Preface
The goal of this post is to introduce the field of Bayesian experimental design. Bayesian experimental design contains popular subfields such as active learning and Bayesian optimization. I try and explan how these two subfields fit into the broader context of experimental design, and introduce notation as well as some important examples.
1 Introduction
The context of experimental design is as follows: We have an unknown (hidden) process that we can sample from. We can think of “sampling from” as evaluating a function at some input points, or running an experiment for some configuration. We get to choose what to feed the black-box function (i.e. how to design the experiment) and this results in data (i.e. outcome of the experiment). We call the space of inputs that we can feed to the function (i.e. the space of configurations of an experiment) the design space, We want to intelligently choose what inputs (designs) to feed the function in order attain some goal. The reason we need to choose intelligently is that each “query” (i.e. evaluation of the function, i.e. experiment) is costly.
Bayesian experimental design is about intelligent probing of an unknown (black-box) function in order to elicit information that is useful for some goal we have in mind (Ivanova (2021)). What that goal is determines a particular sub-field of Bayesian experimental design.
Bayesian optimization: sample from the unknown function to optimize that function (Garrett (2023)). Then we have inputs that try and maximize this unknown function and we can elicit responses that we want by feeding the unknown function these inputs. For example, we want to find the hyper-parameters that result in the best validation accuracy. In this scenario, the design space is usually a finite set of inputs.
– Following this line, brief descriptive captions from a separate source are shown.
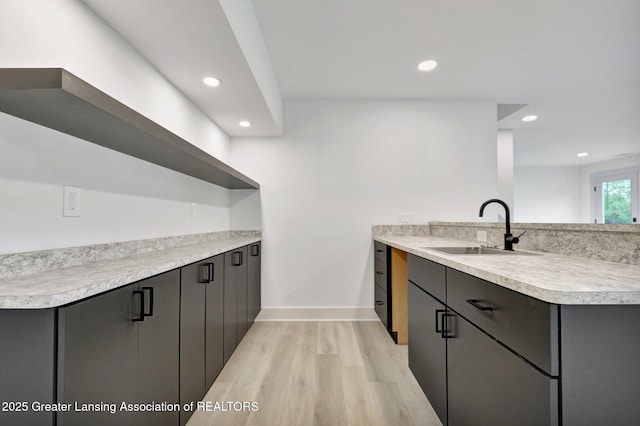 3115 Dietz Rd, Williamston, MI 48895 - kitchen with a sink, light wood-type flooring, light countertops, recessed lighting, and baseboards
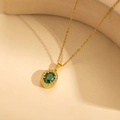 Luxuriöse goldene Titan-Halskette mit grünem ovalem Edelstein und Zirkonia-Rand - Grüne Halskette / Grün
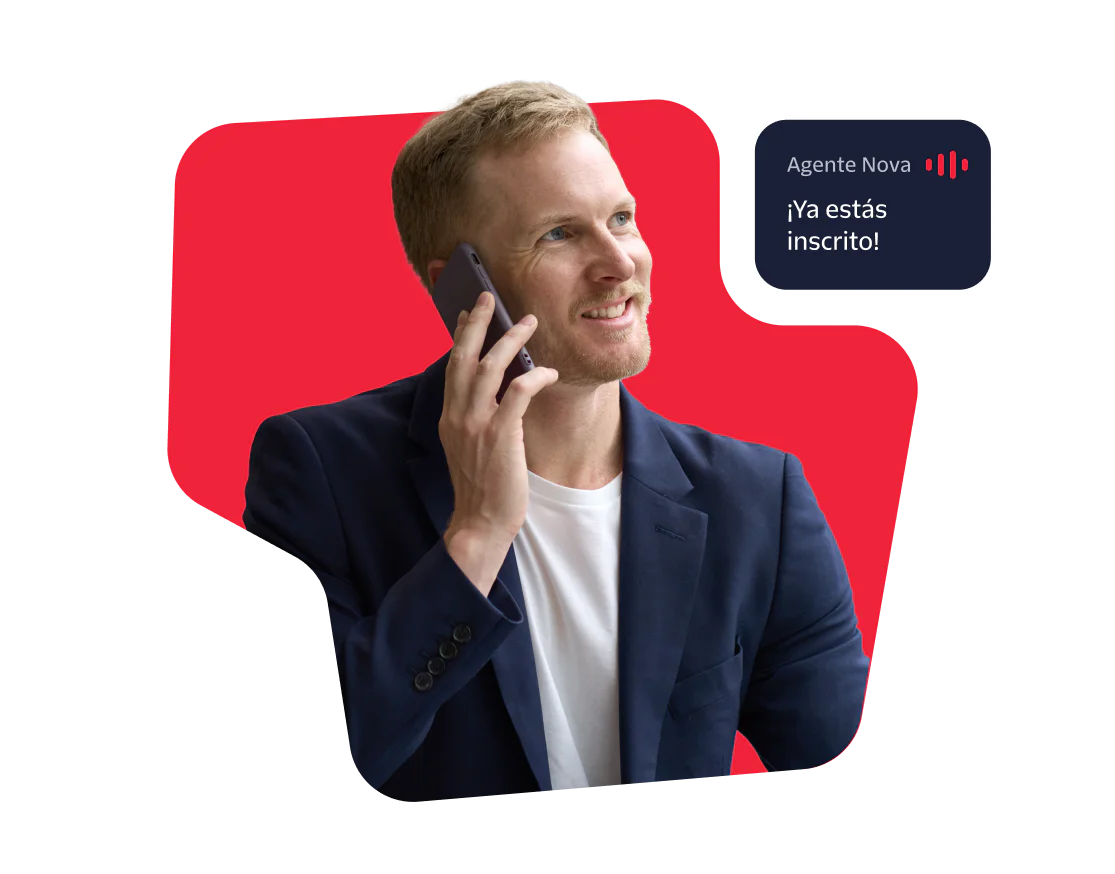 Man Talking on the Phone with Booking Confirmation Smiling man in a blue blazer on a phone call with a booking confirmation message.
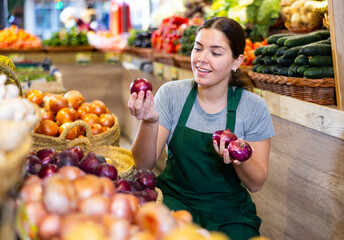 Saleswoman near fruit and vegetables stalls offering to buy red onion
Active learning: sample from the unknown function to learn that function. Then we have learned the unknown function to make predictions with; and if we’ve sampled smartly, we can learn a predictor efficiently. In this scenario, the design space is usually a pool of unlabelled data.
2 Mathematical Notation
While there are numerous ways to denote the aspects of Bayesian experimental design, we use a common one (see Ivanova (2021)).
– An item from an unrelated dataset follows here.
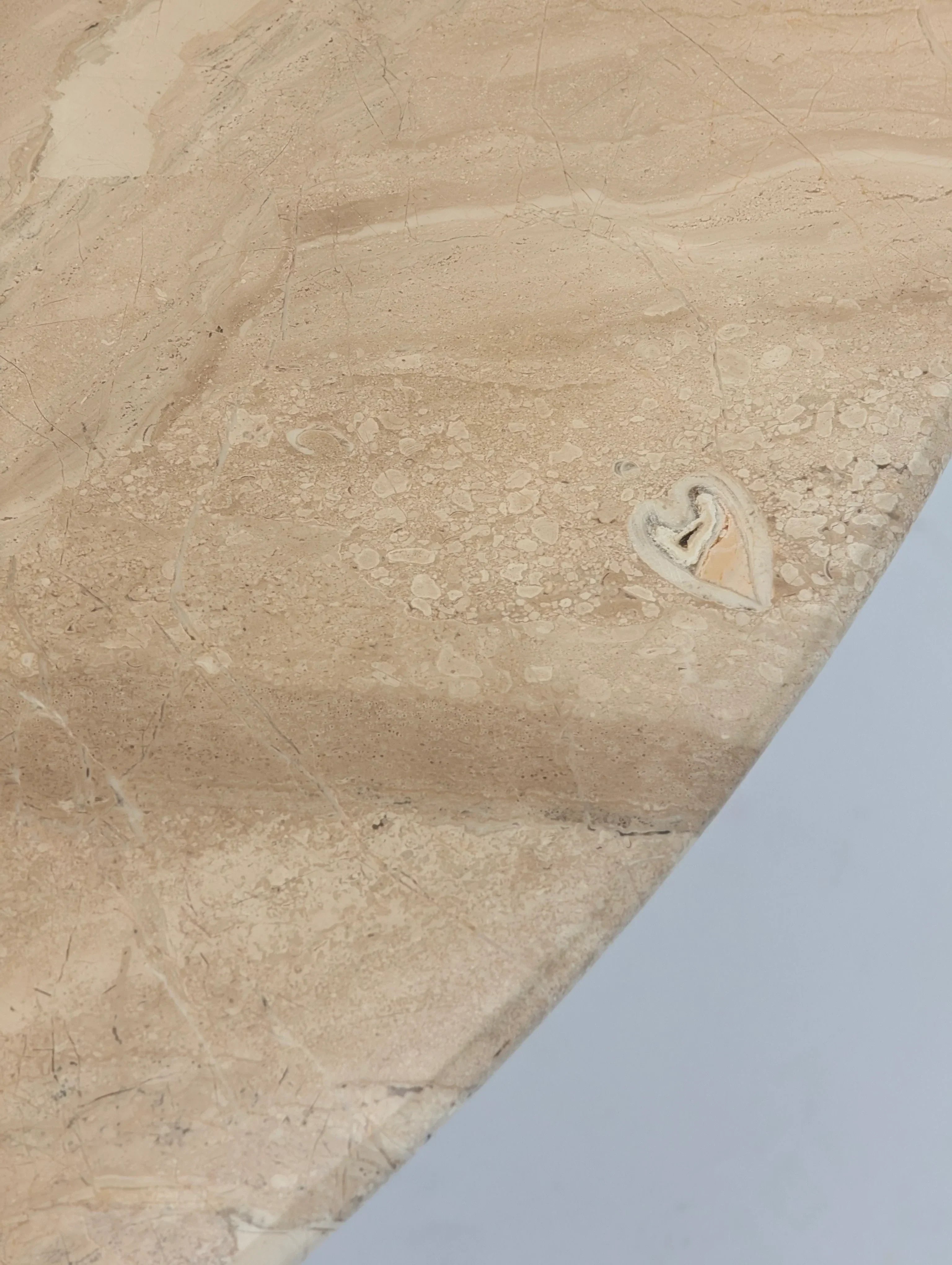 Beige marble tabletop with natural heart-shaped fossil detail and subtle veining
- The design of an experiment (i.e. the inputs): \(\delta\)
- The true underlying (random) process is a distribution over outcomes \(y\) given a design (input) \(\delta\): \(p^{*}(y|\delta)\)
- Our model of the underlying process: \(p(y, \theta |\delta) = p(y|\theta, \delta)p(\theta)\).
While the modeling itself (e.g. choosing a form for \(p(y|\theta, \delta)\) and \(p(\theta)\)) is an important aspect of Bayesian experimental design, we usually treat them as given once they are chosen, and instead focus on choosing designs \(\delta\) that bring us closer to our goals in the most efficient way possible.
3 Choosing designs (inputs)
There are a few parts to choosing designs \(\delta\) that bring us closer to our goals. The first is sometimes called building a policy (Garrett (2023)).
- A policy transforms our beliefs (captured in our model) into choosing designs (inputs) in order to bring us closer to our goals.
A common approach to building a policy is to appeal to Bayesian decision theory, where we design a utility function that quantifies how useful a given set of experimental outcomes would be. The model summarizes our beliefs about experimental outcomes (i.e. what is the outcome of \(p(y|\theta, \delta)\) for a design \(\delta\)?), and the policy summarizes our preferences (Garrett (2023)).